_TAREA_
Reproduce sin cambios el fragmento del texto sobre el Acuerdo Final de Paz de 2016 que comienza en "El Acuerdo fue" y termina en "al hijo pródigo.".

_TEXTO PROPORCIONADO_
===
El texto introductorio del Acuerdo Final de Paz de 2016 consigna:
“La construcción y consolidación de la paz, en el marco del fin del conflicto, requiere de una ampliación democrática que permita que surjan nuevas fuerzas en el escenario político para enriquecer el debate y la deliberación alrededor de los grandes problemas nacionales y, de esa manera, fortalecer el pluralismo y por tanto la representación de las diferentes visiones e intereses de la sociedad, con las debidas garantías para la participación y la inclusión política”.
El Acuerdo fue mucho más allá de las antiguas FARC, cuando se refirió a la posibilidad de que surgieran nuevas fuerzas políticas con toda clase de garantías para la participación y la inclusión. Como diría Mao Zedong: “Que se abran cien flores y florezcan cien escuelas del pensamiento”. Fue lo que se quiso para la democracia colombiana. La cual, obviamente, ofrecía a las antiguas FARC los brazos abiertos, como al hijo pródigo.
===
_LÍNEAS ALMACENADAS_
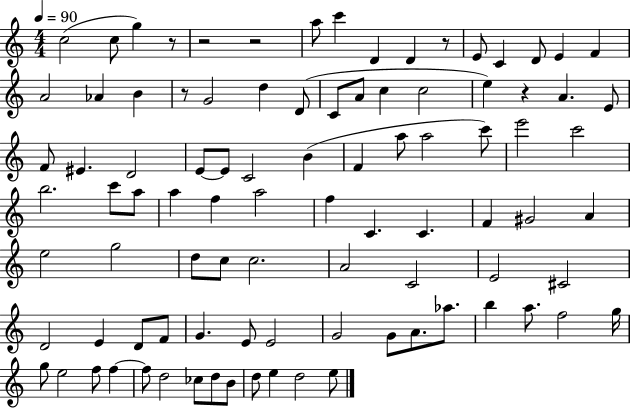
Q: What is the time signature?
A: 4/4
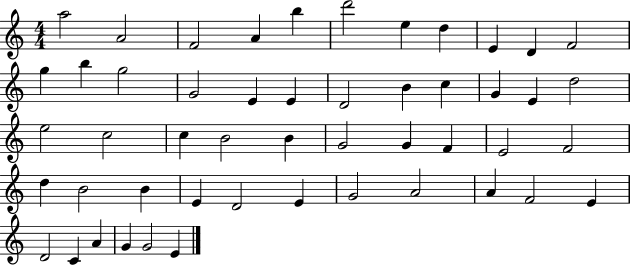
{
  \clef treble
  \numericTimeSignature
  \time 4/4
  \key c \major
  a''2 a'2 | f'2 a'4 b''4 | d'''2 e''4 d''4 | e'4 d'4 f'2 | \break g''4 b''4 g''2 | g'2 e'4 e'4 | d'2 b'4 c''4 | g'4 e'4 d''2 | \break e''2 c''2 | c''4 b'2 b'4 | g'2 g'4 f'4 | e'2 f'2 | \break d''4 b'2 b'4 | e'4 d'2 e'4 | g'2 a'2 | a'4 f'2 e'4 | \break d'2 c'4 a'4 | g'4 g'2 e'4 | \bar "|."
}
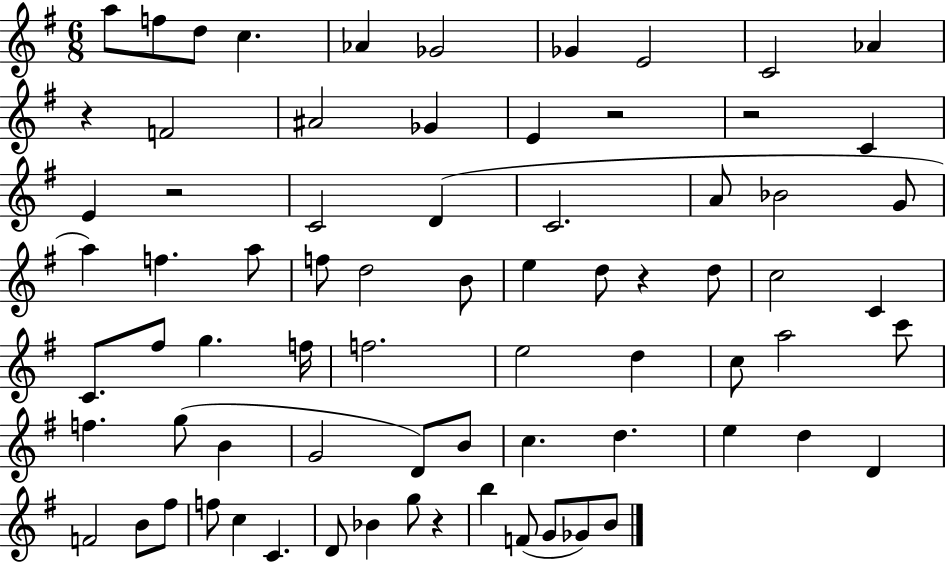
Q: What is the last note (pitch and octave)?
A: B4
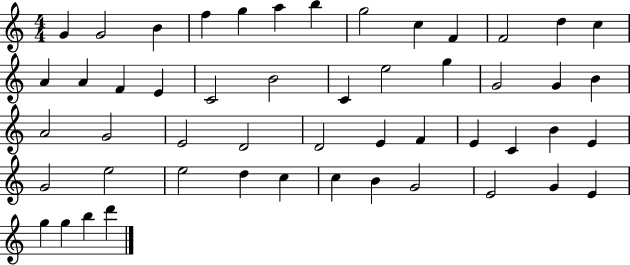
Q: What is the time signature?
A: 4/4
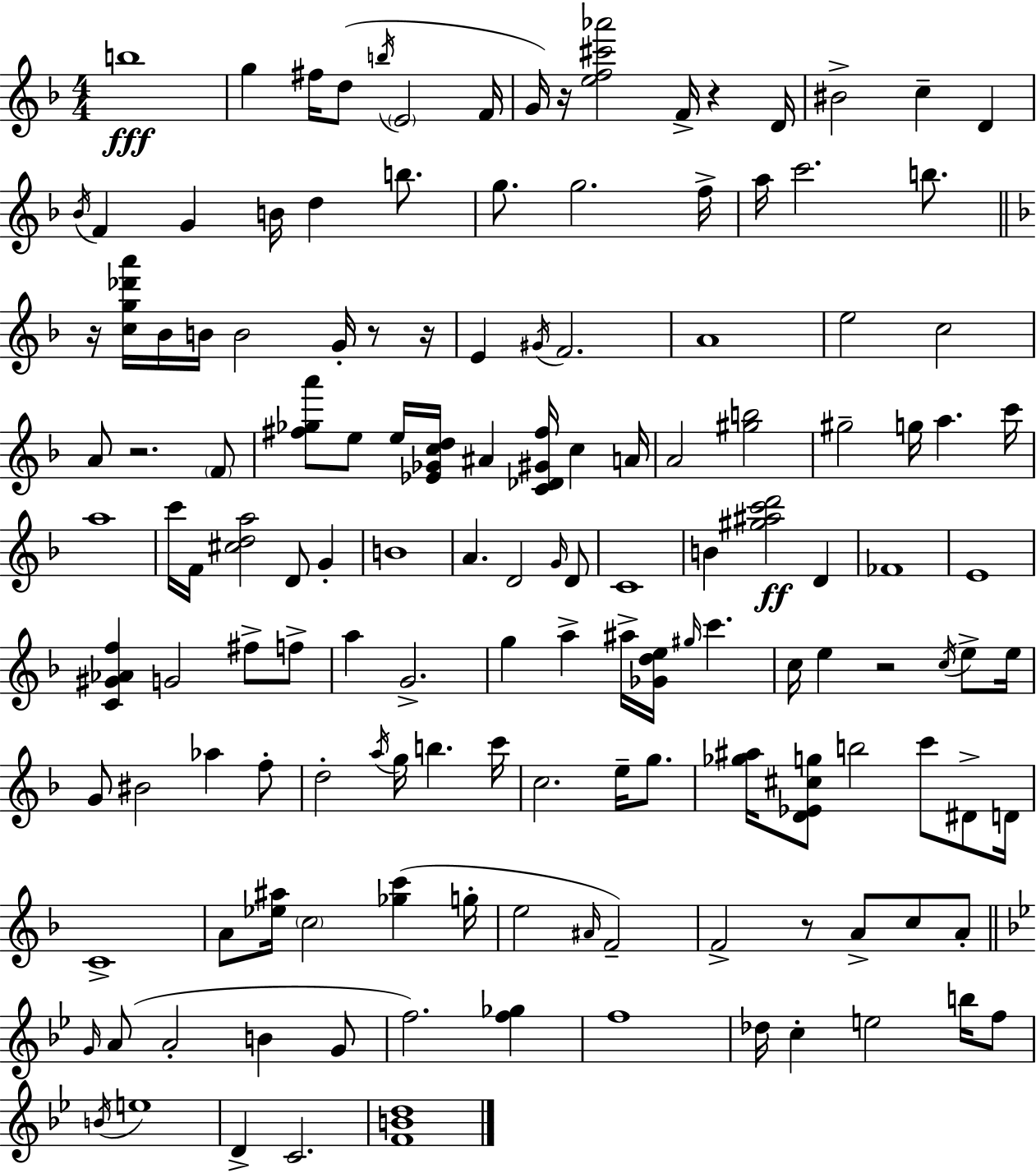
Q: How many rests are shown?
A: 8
===
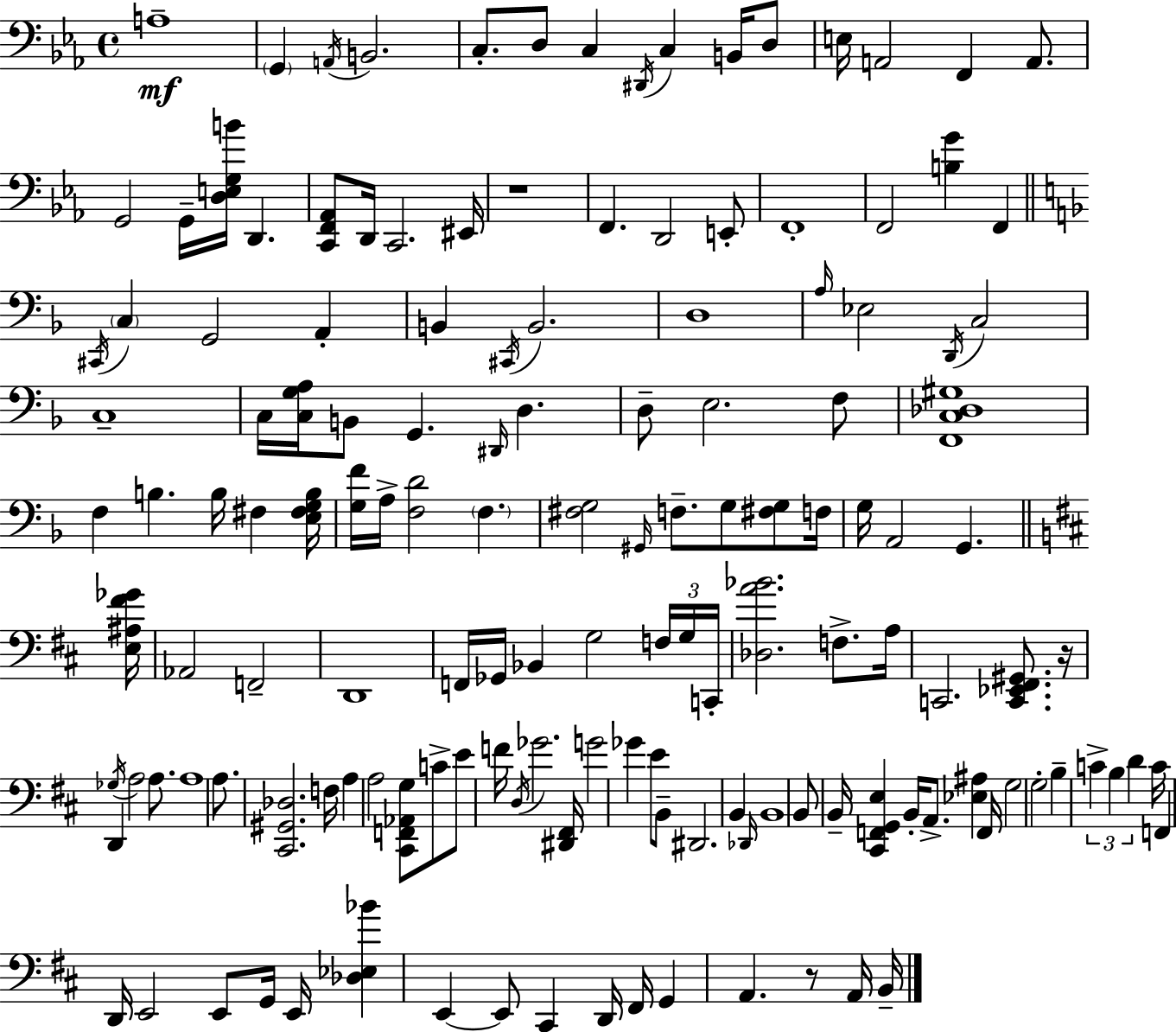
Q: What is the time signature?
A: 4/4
===
_RESULTADO_
El Acuerdo fue mucho más allá de las antiguas FARC, cuando se refirió a la posibilidad de que surgieran nuevas fuerzas políticas con toda clase de garantías para la participación y la inclusión. Como diría Mao Zedong: “Que se abran cien flores y florezcan cien escuelas del pensamiento”. Fue lo que se quiso para la democracia colombiana. La cual, obviamente, ofrecía a las antiguas FARC los brazos abiertos, como al hijo pródigo.